Carlos Fernando Rosenkrantz (born 27 October 1958) is an Argentine lawyer and a member of the Supreme Court of Argentina since 2016, nominated by Mauricio Macri. He served as president of the court from 2018 to 2021, and currently serves as vice president of the court.

==Biography==
Rosenkrantz was born in Buenos Aires. His father was a Jewish-Polish immigrant and his mother a teacher from Corrientes Province.

He studied law at the University of Buenos Aires and later in the United States thanks a Fulbright Scholarship.

He was rector of the University of San Andrés.

== Education ==
He received a lawyer in 1983 from the University of Buenos Aires and in 1987 he made a Master of Laws at Yale University. Two years later he received a doctorate from the same university.

== Legal Study ==
Together with Gabriel Bouzat he headed an important Argentine legal firm, called Bouzat, Rosenkrantz & Asociados. It recognizes among its clients Cablevisión, Grupo Clarín, La Nación, La Rural S.A., YPF, the Yaciretá Binational Entity, the province of Santa Fe and the province of Corrientes.

== San Andres University ==
In June 2008 he assumed as rector of the University of San Andrés until December 2015.

== Books ==
"The issues of Federalism: Analysis of the constitutional reform from the perspective of comparative federalism," with Jorge E. Douglas Price.

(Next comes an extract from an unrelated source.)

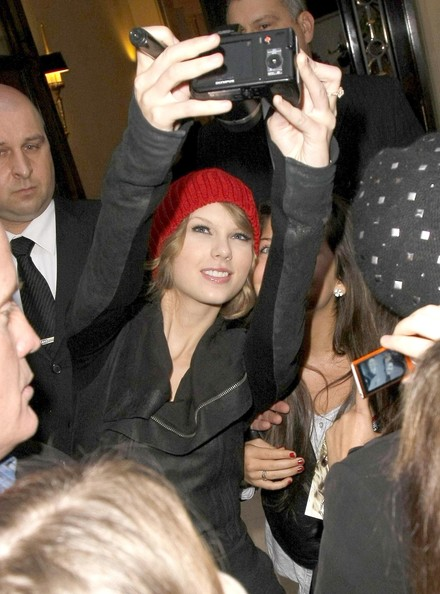 Taylor Swift Singer Taylor Swift is greeted by a bunch of fans as she leaves the Le Meurice Hotel in Paris, France.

"Non-contractual liability: Where Philosophy, Law and Economics come together."

"Trust and Law in Latin America", with Marcelo Bergman.

"Tribute to Carlos S. Nino", with Marcelo Alegre and Roberto Gargarella.

"Legal Reasoning, Law Science and Democracy in Carlos Nino", with Rodolfo Vigo.

== Distinctions ==
He received the gold medal in 1975 at the National School Domingo F. Sarmiento in Buenos Aires. He was championed in 1983 of the Faculty of Law of the University of Buenos Aires with a Final Average of 9.42. In 2016 he received the Konex Prize for the Humanities for the period 2006–2015, in the discipline "Theory and Philosophy of Law".